New security glitch for Hotmail

The freemailer is vulnerable to yet another security hole, this one transmitted via email attachments, rather than within the body of the message.

Paul Festa Staff Writer, CNET News.com
Paul Festa
covers browser development and Web standards.
Paul Festa
3 min read
Security-minded programmers are finding holes in Microsoft's Hotmail faster than the free Web-based email service can plug them.

Like the series of security weaknesses that came to light last week, the current one lets programmers introduce a "Trojan horse," or a malicious program that masquerades as a benign one. The programs are designed to fool users into handing over their user names and passwords by presenting them with a bogus "timed-out" page requesting that information.

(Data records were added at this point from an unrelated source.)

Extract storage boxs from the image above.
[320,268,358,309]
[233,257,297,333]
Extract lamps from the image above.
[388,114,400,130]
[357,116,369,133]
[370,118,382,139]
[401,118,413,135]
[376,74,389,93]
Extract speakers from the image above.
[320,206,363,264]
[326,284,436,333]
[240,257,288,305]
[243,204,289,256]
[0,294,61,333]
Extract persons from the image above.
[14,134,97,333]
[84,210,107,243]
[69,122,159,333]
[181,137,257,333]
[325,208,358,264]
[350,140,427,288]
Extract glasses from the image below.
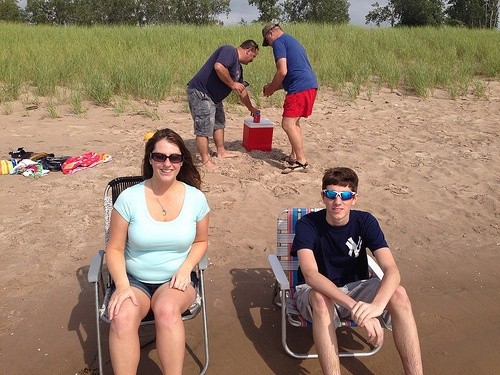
[150,152,184,163]
[323,189,357,201]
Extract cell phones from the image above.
[241,81,249,87]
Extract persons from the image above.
[187,40,260,172]
[262,22,318,174]
[290,166,424,375]
[105,127,211,375]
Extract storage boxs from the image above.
[242,118,274,152]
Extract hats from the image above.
[261,22,279,47]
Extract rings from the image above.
[184,285,187,288]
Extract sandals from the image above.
[282,162,308,174]
[282,155,297,165]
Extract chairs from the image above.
[87,177,209,375]
[268,207,385,359]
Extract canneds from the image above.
[254,110,260,123]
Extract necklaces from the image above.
[151,179,175,215]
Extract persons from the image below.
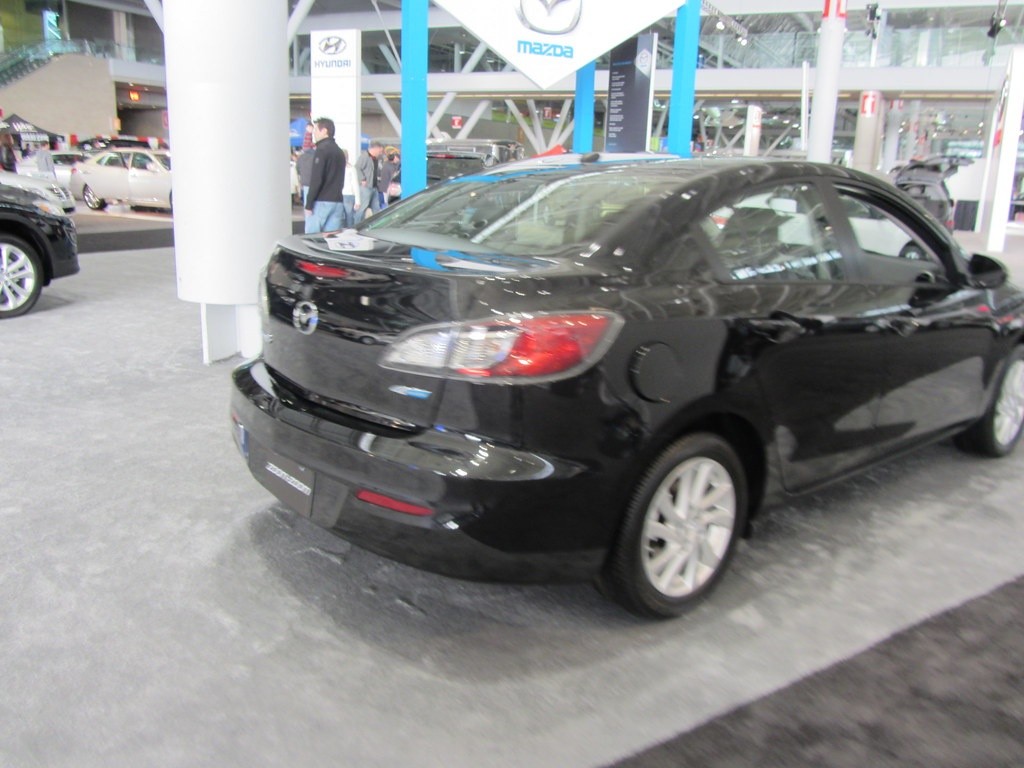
[24,144,30,154]
[380,153,400,205]
[36,140,57,183]
[354,139,382,223]
[304,118,346,234]
[0,129,17,173]
[289,144,316,204]
[341,150,360,227]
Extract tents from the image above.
[290,117,371,149]
[2,114,65,143]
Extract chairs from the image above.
[716,207,816,281]
[516,220,576,254]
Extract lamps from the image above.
[988,16,1004,38]
[866,4,882,38]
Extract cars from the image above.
[0,168,76,214]
[0,180,80,318]
[230,153,1024,619]
[71,147,173,210]
[387,139,524,206]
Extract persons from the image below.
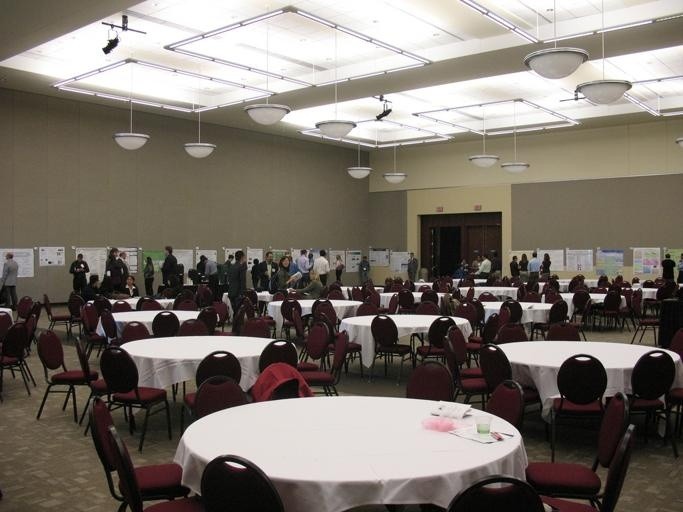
[196,247,344,318]
[359,255,370,286]
[676,253,682,284]
[143,247,179,298]
[1,254,18,311]
[69,247,140,300]
[407,253,418,283]
[457,254,499,280]
[660,253,675,280]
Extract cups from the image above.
[474,415,491,434]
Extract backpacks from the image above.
[268,273,278,294]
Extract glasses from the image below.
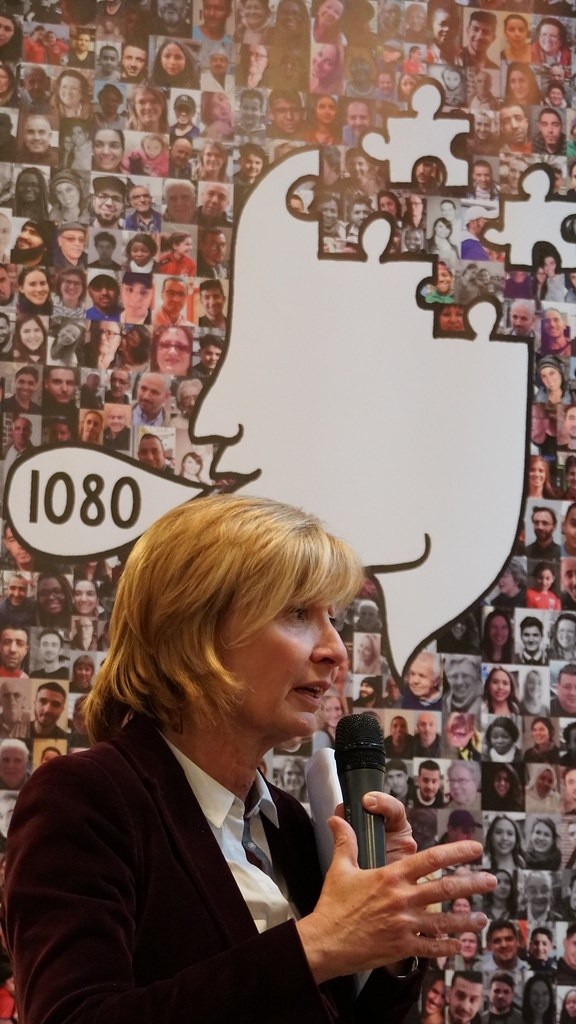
[93,328,121,339]
[62,235,84,243]
[245,51,265,58]
[3,693,24,699]
[159,342,191,354]
[446,777,474,784]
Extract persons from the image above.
[1,495,495,1024]
[1,0,575,1024]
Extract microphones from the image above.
[333,715,388,872]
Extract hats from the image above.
[122,272,153,288]
[92,175,126,199]
[59,222,86,234]
[449,811,482,830]
[536,354,564,378]
[464,207,499,225]
[361,676,379,693]
[21,218,55,248]
[52,168,82,191]
[173,95,196,111]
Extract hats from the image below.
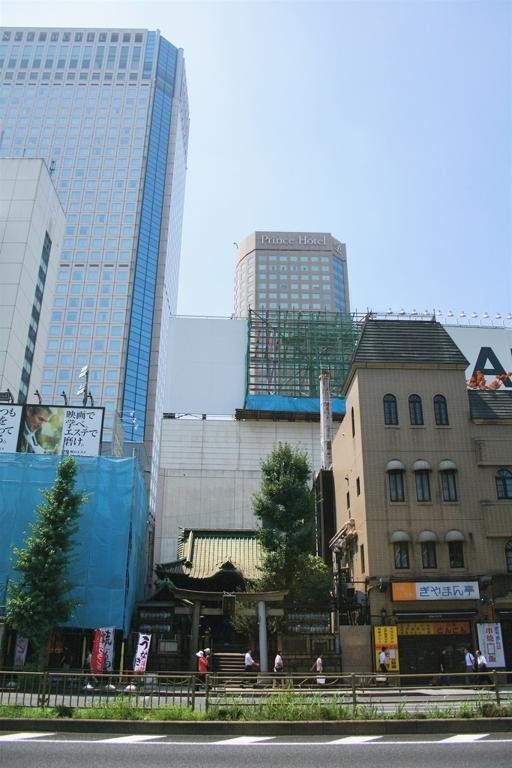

The previous round of security holes relied on sending code within the body of an email message, and Hotmail and other Webmail services subsequently blocked various kinds of content--including JavaScript, Java applets, and metatags--from incoming messages.

The current bug plaguing Hotmail is transmitted via email attachments, rather than within the body of the message.

Hotmail said it was looking into the situation and would act quickly to resolve it.

"We will act as quickly as we did earlier to rectify any problem that there is," said Hotmail spokesperson Peter Ross.

Hotmail and other Webmail providers have struggled to keep up with the long string of security holes that have come to light in the last week. Many dozens of sites offering free email found themselves vulnerable last week when popular Webmail technology providers, including and iName and WhoWhere, which have more than 40 licensees apiece, acknowledged that they were vulnerable.

iName said today it was not vulnerable to the present attachment bug because it already strips out the tags required to spoof the "timed-out" page.

Peter Hamlen, vice president of software development at iName, acknowledged that an embedded hyperlink still could lure iName users to a spoofed page. But he said users would likely be tipped off that something was amiss because that link would open a separate window. He also said iName was considering adding a warning whenever users left iName servers.

WhoWhere also said it was invulnerable to the present bug.

The firm credited with bringing these security problems to the Webmailers' attention is a Canadian networking solutions provider, Specialty Installations. The company's not-for-profit programming group Because-We-Can.com first posted a demonstration of a password-stealing JavaScript exploit, and then a similar Java applet exploit along with a ranking of some leading Webmail sites and what kinds of hazardous content each of them screened.

Webmailers including Hotmail, Yahoo Mail, WhoWhere, and iName quickly moved to plug those holes.

Today, Specialty Installations posted a demonstration of its latest Trojan horse, dubbed "Attackments."

With its week-long string of exploit demonstrations, Specialty Installations has become a pest--albeit a useful one--to Hotmail and the other Webmailers. The demonstrations also have brought the company somewhat far afield from its primary business of reselling and installing Intel-based network computing solutions.

"People are now looking to us to ask whether a service is secure or not," said Specialty Installations Web programmer Tom Cervenka, who last week endorsed Hotmail's security fixes. "And if we said that it was, and subsequently find that it isn't, now we consider it our duty to say so."

Cervenka said the ideal solution for Hotmail's latest bug will not prevent users from sending or receiving attachments, but instead will either handle them in a more secure way or warn users that by opening an attachment they may be putting themselves at risk.

"You can't expect users to know that clicking on an HTML attachment is a security risk," Cervenka said. "Two weeks ago I didn't even know that."

Cervenka's current demonstration, which he created with Because-We-Can programmer Cody Kostiuk, uses Macromedia's Shockwave plug-in to create the bogus Hotmail interface. But Cervenka cautioned that Shockwave was only one among many tools a malicious programmer could use to create a Trojan horse that sneaks through by attachment.

None of the Web-based emailers have reported any actual incidents of password stealing so far.

For people to actually use the programs, they would have to obtain addresses of people who belong to the emailing networks.